Fourth, improve information systems for capital markets to increase financial resilience across the industry chain. The discovery that AI improves stock price synchronization implies that AI helps to improve the efficiency of information transmission and risk resistance in capital markets. It is consequently critical to fully harness AI in financial data analysis, risk monitoring, and investment decision-making, while also progressing the development of intelligent supervision and early-warning market systems. Governments and regulatory authorities can use AI technologies to improve the detection of aberrant market swings and cross-border capital flows, thereby reducing systemic financial risks. Meanwhile, businesses should increase information disclosure openness and use AI to better investor relations management and corporate value communication channels. At the international level, efforts should be made to encourage regulatory coordination in information disclosure, risk assessment, and data sharing across global capital markets, as well as the establishment of a global intelligent financial supervision framework aimed at reducing information asymmetry and market transmission delays. The development of an intelligent financial system has the potential to greatly improve both business financing resilience and the global industry chain’s financial stability and shock resistance.

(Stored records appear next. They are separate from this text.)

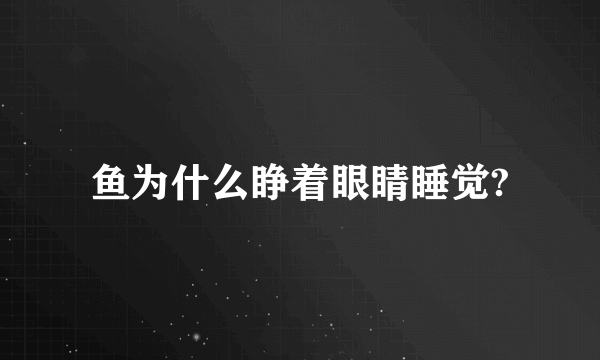 鱼为什么睁着眼睛睡觉?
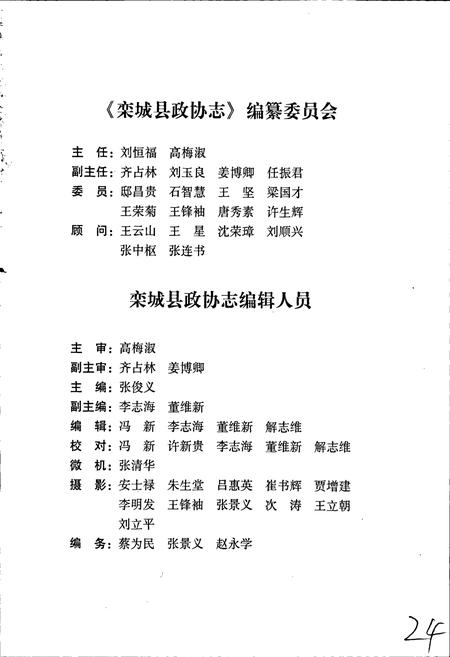 《栾城县政协志》编纂委员会

主　任：刘恒福　高梅淑
副主任：齐占林　刘玉良　姜博卿　任振君
委　员：邸昌贵　石智慧　王　坚　梁国才
王荣菊　王锋袖　唐秀素　许生辉
顾　问：王云山　王　星　沈荣璋　刘顺兴
张中枢　张连书

栾城县政协志编辑人员

主　审：高梅淑
副主审：齐占林　姜博卿
主　编：张俊义
副主编：李志海　董维新
编　辑：冯　新　李志海　董维新　解志维
校　对：冯　新　许新贵　李志海　董维新　解志维
微　机：张清华
摄　影：安士禄　朱生堂　吕惠英　崔书辉　贾增建
李明发　王锋袖　张景义　次　涛　王立朝
刘立平
编　务：蔡为民　张景义　赵永学

24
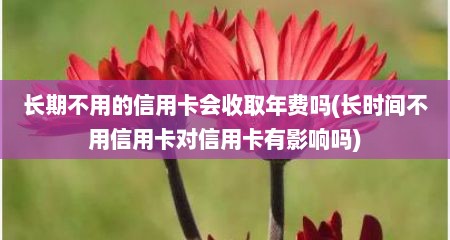 长期不用的信用卡会收取年费吗(长时间不用信用卡对信用卡有影响吗)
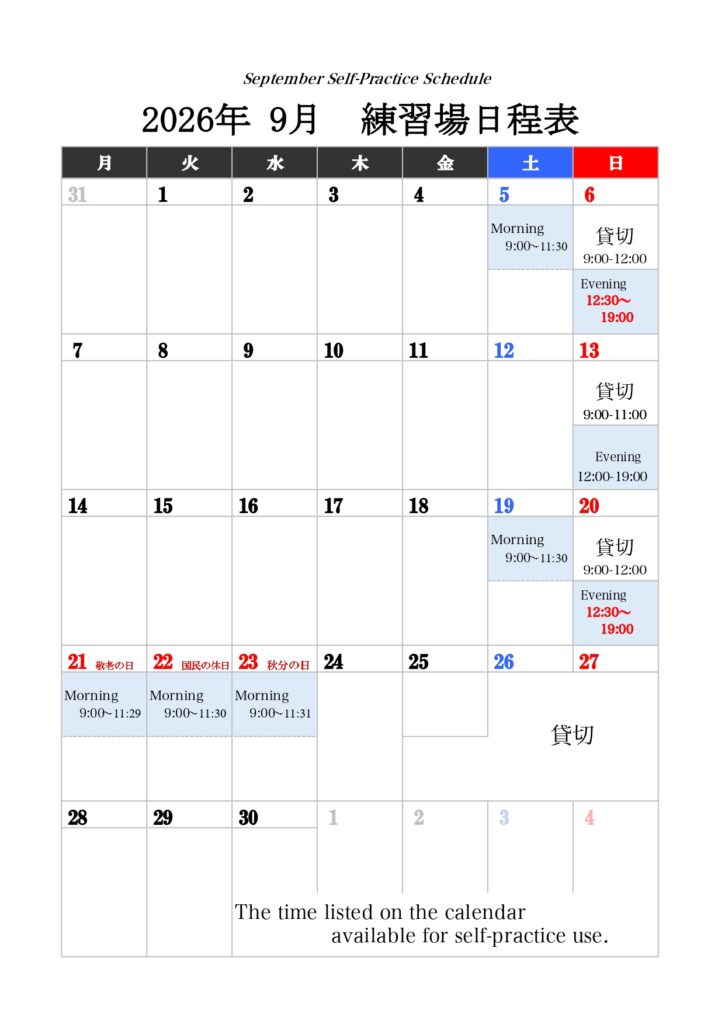 September Self-Practice Schedule

2026年 9月 練習場日程表

| 月 | 火 | 水 | 木 | 金 | 土 | 日 |
|---|---|---|---|---|---|---|
| 31 | 1 | 2 | 3 | 4 | 5 Morning 9:00~11:30 | 6 貸切 9:00-12:00 Evening 12:30~19:00 |
| 7 | 8 | 9 | 10 | 11 | 12 | 13 貸切 9:00-11:00 Evening 12:00-19:00 |
| 14 | 15 | 16 | 17 | 18 | 19 Morning 9:00~11:30 | 20 貸切 9:00-12:00 Evening 12:30~19:00 |
| 21 敬老の日 Morning 9:00~11:29 | 22 国民の休日 Morning 9:00~11:30 | 23 秋分の日 Morning 9:00~11:31 | 24 | 25 | 26 貸切 | 27 |
| 28 | 29 | 30 | 1 | 2 | 3 | 4 |

The time listed on the calendar available for self-practice use.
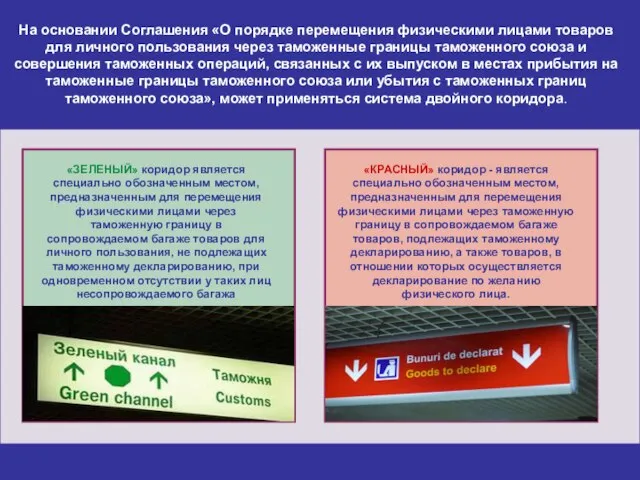 На основании Соглашения «О порядке перемещения физическими лицами товаров для личного пользования через таможенные границы таможенного союза и совершения таможенных операций, связанных с их выпуском в местах прибытия на таможенные границы таможенного союза или убытия с таможенных границ таможенного союза», может применяться система двойного коридора.

«ЗЕЛЕНЫЙ» коридор является специально обозначенным местом, предназначенным для перемещения физическими лицами через таможенную границу в сопровождаемом багаже товаров для личного пользования, не подлежащих таможенному декларированию, при одновременном отсутствии у таких лиц несопровождаемого багажа

Зеленый канал
Green channel
Таможня
Customs

«КРАСНЫЙ» коридор - является специально обозначенным местом, предназначенным для перемещения физическими лицами через таможенную границу в сопровождаемом багаже товаров, подлежащих таможенному декларированию, а также товаров, в отношении которых осуществляется декларирование по желанию физического лица.

Bunuri de declarat
Goods to declare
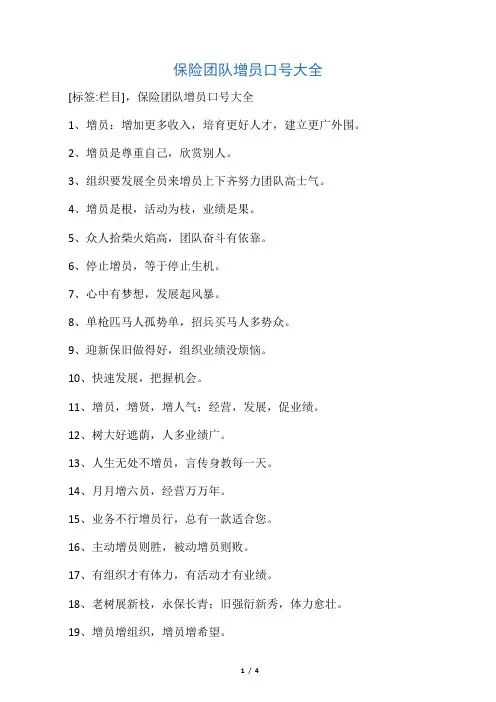 保险团队增员口号大全

[标签:栏目]，保险团队增员口号大全

1、增员：增加更多收入，培育更好人才，建立更广外围。

2、增员是尊重自己，欣赏别人。

3、组织要发展全员来增员上下齐努力团队高士气。

4、增员是根，活动为枝，业绩是果。

5、众人拾柴火焰高，团队奋斗有依靠。

6、停止增员，等于停止生机。

7、心中有梦想，发展起风暴。

8、单枪匹马人孤势单，招兵买马人多势众。

9、迎新保旧做得好，组织业绩没烦恼。

10、快速发展，把握机会。

11、增员，增贤，增人气；经营，发展，促业绩。

12、树大好遮荫，人多业绩广。

13、人生无处不增员，言传身教每一天。

14、月月增六员，经营万万年。

15、业务不行增员行，总有一款适合您。

16、主动增员则胜，被动增员则败。

17、有组织才有体力，有活动才有业绩。

18、老树展新枝，永保长青；旧强衍新秀，体力愈壮。

19、增员增组织，增员增希望。

1 / 4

Fifth, promote regional coordination and inclusive development to narrow the gap in intelligent application. To prevent regional imbalances in digital and intelligent transformation, national policies should strengthen regional coordination mechanisms and encourage the flow of AI technologies, capital, and talent toward central, western, and less-developed regions. Governments should increase investment in digital infrastructure for small and medium-sized enterprises and underdeveloped areas, establish regional AI application demonstration zones, and foster collaboration between local manufacturing firms, universities, and research institutes to enhance indigenous innovation and technology absorption capacity. Moreover, developing countries should be encouraged to participate in global intelligent manufacturing cooperation programs. Through technical assistance and policy support, they can better integrate into the global intelligent industry chain system and achieve inclusive growth. Only by narrowing the regional gap in intelligent development can a resilient, balanced, and globally competitive system for the manufacturing industry be truly established.